The agency called for an immediate halt to the systematic demolition of thousands of Bedouin homes since the 1970s and the establishment of an independent commission to investigate "pervasive land and housing discrimination" against Bedouin citizens of Israel in the Negev desert.

The report contrasted Israel's depiction of 45,000 Bedouin homes in 39 unrecognised villages as illegal with what it said was the authorities' willingness to overlook or retrospectively legalise unlawful construction by Jewish citizens and to link them to the water and electricity networks.

Joe Stork, Middle East director at Human Rights Watch, said: " The [Israeli] state has forced [Bedouin] off the land they claimed as their own and into illegal shanty towns, cut off from basic necessities such as water and electricity.

"Israel is willing and able to build new Negev towns for Jewish Israelis seeking a rural way of life, but not for the people who have lived and worked this land for generations. This is grossly unfair."

Israeli policy is for Bedouin in southern Israel to relocate to seven government-planned townships or a group of newly recognised villages. But HRW says the townships are seven of the eight poorest communities in Israel and are ill-equipped to handle large scale arrivals.

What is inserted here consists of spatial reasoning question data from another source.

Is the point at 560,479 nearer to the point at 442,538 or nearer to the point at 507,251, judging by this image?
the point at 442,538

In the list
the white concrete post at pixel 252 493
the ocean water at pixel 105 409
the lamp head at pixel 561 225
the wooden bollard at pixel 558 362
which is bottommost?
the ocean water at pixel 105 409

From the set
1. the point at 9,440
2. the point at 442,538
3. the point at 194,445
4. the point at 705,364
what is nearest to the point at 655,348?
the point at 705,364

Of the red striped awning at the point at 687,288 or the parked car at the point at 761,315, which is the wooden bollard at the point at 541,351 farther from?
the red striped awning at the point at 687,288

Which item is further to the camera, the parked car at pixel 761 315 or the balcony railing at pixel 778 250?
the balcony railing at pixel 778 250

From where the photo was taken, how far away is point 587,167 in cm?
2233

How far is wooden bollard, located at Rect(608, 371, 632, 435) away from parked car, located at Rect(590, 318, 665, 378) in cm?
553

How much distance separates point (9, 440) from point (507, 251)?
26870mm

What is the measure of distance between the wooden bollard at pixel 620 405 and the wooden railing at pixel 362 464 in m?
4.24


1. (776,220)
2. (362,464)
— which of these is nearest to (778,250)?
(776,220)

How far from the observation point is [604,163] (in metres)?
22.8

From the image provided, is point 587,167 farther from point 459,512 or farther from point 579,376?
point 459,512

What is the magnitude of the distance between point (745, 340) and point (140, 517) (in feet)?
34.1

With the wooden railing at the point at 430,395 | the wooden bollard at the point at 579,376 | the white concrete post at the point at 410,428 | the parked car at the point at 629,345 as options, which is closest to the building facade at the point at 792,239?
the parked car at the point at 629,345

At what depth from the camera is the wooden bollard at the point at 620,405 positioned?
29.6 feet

It says most Bedouin are reluctant to relocate to the townships "with their deplorable infrastructure, high crime rates, scarce job opportunities, and insufficient land for traditional livelihoods such as herding and grazing." And it adds: "The state requires Bedouin who move to the townships to renounce their ancestral land claims."

Pointing out that the Bedouin community makes up 25 per cent of the population of northern Negev, but controls less than 2 per cent of the land there, the report says the authorities have allocated large tracts of land and funds for Jewish-owned family ranches or farms.

A government-appointed commission led by Justice Eliezer Goldberg is examining land ownership disputes between the Bedouin and the state, which controls 93 per cent of land in Israel through the Israel Lands Authority. The report points out almost half of the ILA's board are members of the Jewish Agency which has an explicit mandate to develop land for Jewish use only.

The report says the Goldberg commission includes no representative from the unrecognised communities and urges it to prohibit discrimination. But it says that an independent inquiry is needed because the state is itself responsible for the "denial of basic rights."